Tor.com, April 2022
“Sword & Spore” by Dominica Phetteplace
“The Dominion of Leviathan” by Manish Melwani
“Men, Women, and Chainsaws” by Stephen Graham Jones
“The Long View” by Susan Palwick
Reviewed by Mike Bickerdike
“Sword & Spore” by Dominica Phetteplace is a long novelette that may challenge the patience and fortitude of some readers. A young man enters a magical forest to obtain a remedy for his sick sister, and while there discovers a fabled sword that will transform his fate. The invention of fantasy worlds that are quite different from those that fans have seen before cannot be an easy task, but the approach taken here—to introduce a great many strange descriptions, myths, and ideas all stacked one upon the other—does not work well. The overall impression is of a rather disjointed, unclear story that takes far too long to settle down into a narrative that one can follow. In addition, the poor choice of similes, and unconvincing imagery, ultimately detract from the reading experience, as opposed to enhancing it. This story is likely to split reader opinion.
“The Dominion of Leviathan” by Manish Melwani is another lengthy novelette but it is much more enjoyable and successful that the preceding tale. The story is an unusual combination of modern SF, and golden-age solar system adventure reminiscent of early Jack Williamson. The story does not focus on humans (who live a repressed existence on Earth), but rather centres on those who have ‘ascended’ to a new, immortal, cybernetic condition and who live off-Earth on moons such as Io and Titan. A human woman survives a sadistic ritual held by the lord of the ascendants, and as a result earns the right to become one of the ‘ascendant’ herself. The tale relates her trials and tribulations on various planets and moons across the solar system. The novelette works well: it’s entertaining and engaging and provides a refreshing stylistic approach. Moreover, the tale presents an interesting allegory on current religious and social ideology; Jupiter has been renamed Leviathan, and represents a deified focus for an oppressive religion of the ascendants, providing a symbol for humanity’s common misuse of religious power.
“Men, Women, and Chainsaws” by Stephen Graham Jones is the third novelette offered by Tor this month, albeit shorter than the preceding stories. A young woman was let down by the man to whom she was engaged. When she comes across a Chevy car in an old drive-in cinema that has strong ties to both her dead parents and her ex, she initiates a plot to gain revenge. This is a fantasy-horror story, though is not especially scary or emotive, and the fantasy elements don’t seem to make a lot of sense. The use of the woman’s blood meets a staple requirement of a horror story, so the reader is apparently expected to accept this plot device, despite no real rationale being provided. The tale failed to draw this reader in, either to sympathise with the protagonist, or to care what happens to the antagonist. A small point, but it would also have benefitted from more careful editing to correct several grammatical errors.
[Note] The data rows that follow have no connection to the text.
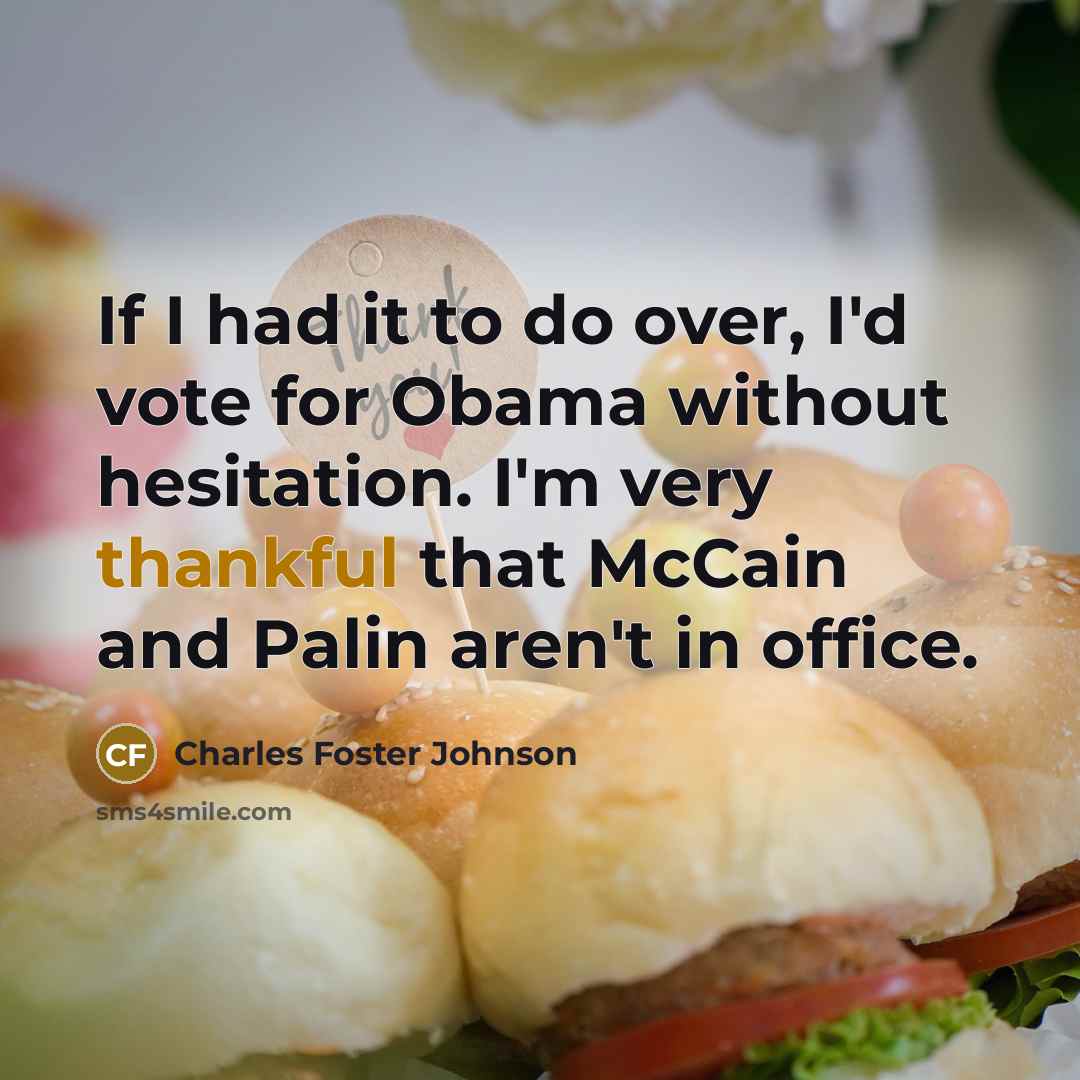 “If I had it to do over, I'd vote for…” quote by Charles Foster Johnson
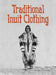 Traditional Inuit Clothing
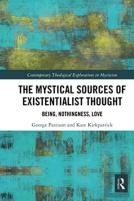 The Mystical Sources Of Existentialist Thought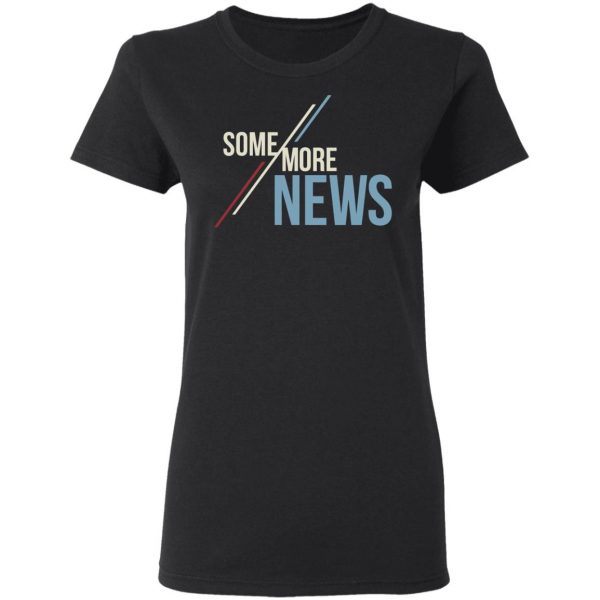 Some More News Shirt 2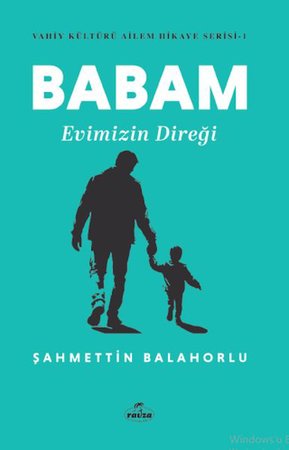 Babam Evimizin Direği - Vahiy Kültürü Ailem Hikaye Serisi 1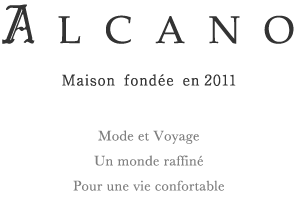 ALCANO Maison fondee en 2011 Mode et Voyage Un monde raffiné Pour une vie confortable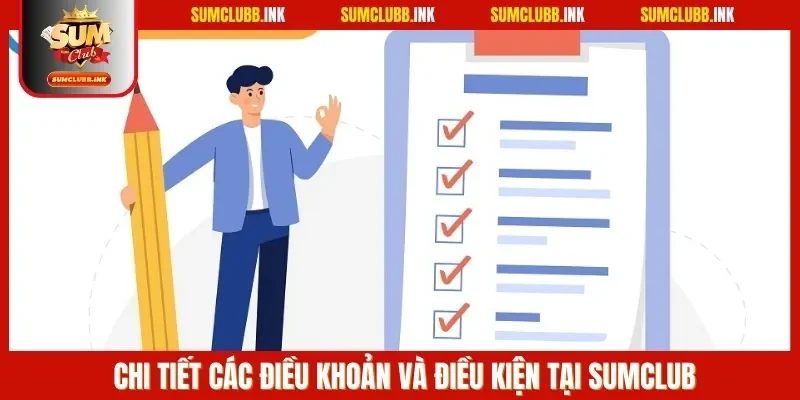 Chi tiết các điều khoản và điều kiện tại SUMCLUB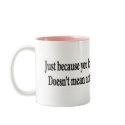 Just because you look good with nothing on mugs by burntright Just because you look good with nothing on mugs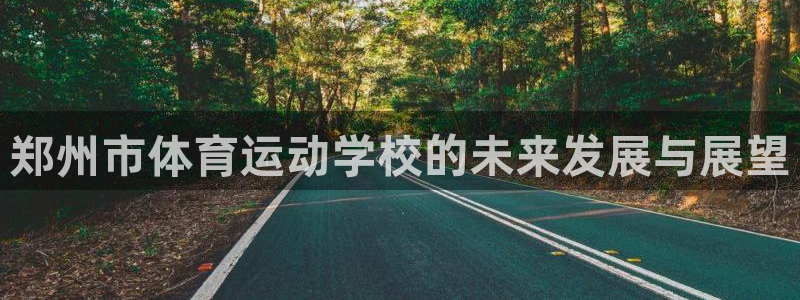 海南公海赌赌船官网下载:郑州市体育运动学校的未来发展与展望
“The Long View” by Susan Palwick is set on an American university campus, and pokes fun at the increasing use of companion animals by students, as well as the self-entitled attitude of certain students. In this tale, one particularly troubled and difficult student wishes to bring a dragon onto campus to assist with her PTSD, ADHD and BPD. It’s refreshing to see a modern story that takes a somewhat sarcastic look at the modern world, rather than soberly pander to its more obvious foibles. The tale is well written, though its conclusion is not as strong as its engaging start.